→ **What you need to do**: Could you repeat the entries below word for word, leaving nothing out?

→ **Given information**:
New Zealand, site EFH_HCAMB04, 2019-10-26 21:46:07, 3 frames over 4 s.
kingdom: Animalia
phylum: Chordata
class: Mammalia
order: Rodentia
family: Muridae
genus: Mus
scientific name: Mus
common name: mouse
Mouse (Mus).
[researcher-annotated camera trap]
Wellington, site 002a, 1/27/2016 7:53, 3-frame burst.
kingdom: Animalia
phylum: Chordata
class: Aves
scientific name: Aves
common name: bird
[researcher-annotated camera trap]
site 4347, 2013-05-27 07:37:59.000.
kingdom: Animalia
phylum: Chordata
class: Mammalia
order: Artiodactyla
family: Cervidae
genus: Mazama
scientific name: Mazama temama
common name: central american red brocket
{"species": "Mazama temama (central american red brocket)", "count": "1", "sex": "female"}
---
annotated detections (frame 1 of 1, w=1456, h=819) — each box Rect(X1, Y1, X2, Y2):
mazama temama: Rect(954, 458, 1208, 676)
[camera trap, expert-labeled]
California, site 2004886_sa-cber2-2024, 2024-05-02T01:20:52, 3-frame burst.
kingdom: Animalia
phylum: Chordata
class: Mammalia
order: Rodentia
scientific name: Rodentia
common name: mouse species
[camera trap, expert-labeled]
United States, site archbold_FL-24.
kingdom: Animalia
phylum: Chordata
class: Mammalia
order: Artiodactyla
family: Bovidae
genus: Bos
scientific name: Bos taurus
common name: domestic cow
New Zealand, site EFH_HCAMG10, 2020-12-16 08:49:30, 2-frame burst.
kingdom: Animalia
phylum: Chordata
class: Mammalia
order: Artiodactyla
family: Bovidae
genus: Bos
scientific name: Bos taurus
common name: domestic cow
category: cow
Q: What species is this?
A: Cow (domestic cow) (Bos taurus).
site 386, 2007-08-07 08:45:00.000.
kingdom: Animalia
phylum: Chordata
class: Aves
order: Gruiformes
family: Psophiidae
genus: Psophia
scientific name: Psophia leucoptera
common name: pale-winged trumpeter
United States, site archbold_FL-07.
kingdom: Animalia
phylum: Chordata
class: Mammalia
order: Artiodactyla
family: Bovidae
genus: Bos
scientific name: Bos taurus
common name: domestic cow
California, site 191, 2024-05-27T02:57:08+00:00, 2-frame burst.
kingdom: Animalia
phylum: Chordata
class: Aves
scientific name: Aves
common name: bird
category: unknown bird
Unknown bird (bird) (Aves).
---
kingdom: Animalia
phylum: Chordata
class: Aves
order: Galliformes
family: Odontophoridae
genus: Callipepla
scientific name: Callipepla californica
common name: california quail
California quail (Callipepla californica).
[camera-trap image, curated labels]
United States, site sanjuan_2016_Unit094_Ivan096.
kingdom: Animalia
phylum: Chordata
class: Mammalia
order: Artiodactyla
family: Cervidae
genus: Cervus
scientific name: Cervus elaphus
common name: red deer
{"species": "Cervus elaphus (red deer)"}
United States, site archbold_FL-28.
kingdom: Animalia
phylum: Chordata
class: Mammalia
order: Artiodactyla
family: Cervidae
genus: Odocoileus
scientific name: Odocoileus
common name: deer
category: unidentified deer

→ **Response**:
New Zealand, site EFH_HCAMB04, 2019-10-26 21:46:07, 3 frames over 4 s.
kingdom: Animalia
phylum: Chordata
class: Mammalia
order: Rodentia
family: Muridae
genus: Mus
scientific name: Mus
common name: mouse
Mouse (Mus).
[researcher-annotated camera trap]
Wellington, site 002a, 1/27/2016 7:53, 3-frame burst.
kingdom: Animalia
phylum: Chordata
class: Aves
scientific name: Aves
common name: bird
[researcher-annotated camera trap]
site 4347, 2013-05-27 07:37:59.000.
kingdom: Animalia
phylum: Chordata
class: Mammalia
order: Artiodactyla
family: Cervidae
genus: Mazama
scientific name: Mazama temama
common name: central american red brocket
{"species": "Mazama temama (central american red brocket)", "count": "1", "sex": "female"}
---
annotated detections (frame 1 of 1, w=1456, h=819) — each box Rect(X1, Y1, X2, Y2):
mazama temama: Rect(954, 458, 1208, 676)
[camera trap, expert-labeled]
California, site 2004886_sa-cber2-2024, 2024-05-02T01:20:52, 3-frame burst.
kingdom: Animalia
phylum: Chordata
class: Mammalia
order: Rodentia
scientific name: Rodentia
common name: mouse species
[camera trap, expert-labeled]
United States, site archbold_FL-24.
kingdom: Animalia
phylum: Chordata
class: Mammalia
order: Artiodactyla
family: Bovidae
genus: Bos
scientific name: Bos taurus
common name: domestic cow
New Zealand, site EFH_HCAMG10, 2020-12-16 08:49:30, 2-frame burst.
kingdom: Animalia
phylum: Chordata
class: Mammalia
order: Artiodactyla
family: Bovidae
genus: Bos
scientific name: Bos taurus
common name: domestic cow
category: cow
Q: What species is this?
A: Cow (domestic cow) (Bos taurus).
site 386, 2007-08-07 08:45:00.000.
kingdom: Animalia
phylum: Chordata
class: Aves
order: Gruiformes
family: Psophiidae
genus: Psophia
scientific name: Psophia leucoptera
common name: pale-winged trumpeter
United States, site archbold_FL-07.
kingdom: Animalia
phylum: Chordata
class: Mammalia
order: Artiodactyla
family: Bovidae
genus: Bos
scientific name: Bos taurus
common name: domestic cow
California, site 191, 2024-05-27T02:57:08+00:00, 2-frame burst.
kingdom: Animalia
phylum: Chordata
class: Aves
scientific name: Aves
common name: bird
category: unknown bird
Unknown bird (bird) (Aves).
---
kingdom: Animalia
phylum: Chordata
class: Aves
order: Galliformes
family: Odontophoridae
genus: Callipepla
scientific name: Callipepla californica
common name: california quail
California quail (Callipepla californica).
[camera-trap image, curated labels]
United States, site sanjuan_2016_Unit094_Ivan096.
kingdom: Animalia
phylum: Chordata
class: Mammalia
order: Artiodactyla
family: Cervidae
genus: Cervus
scientific name: Cervus elaphus
common name: red deer
{"species": "Cervus elaphus (red deer)"}
United States, site archbold_FL-28.
kingdom: Animalia
phylum: Chordata
class: Mammalia
order: Artiodactyla
family: Cervidae
genus: Odocoileus
scientific name: Odocoileus
common name: deer
category: unidentified deer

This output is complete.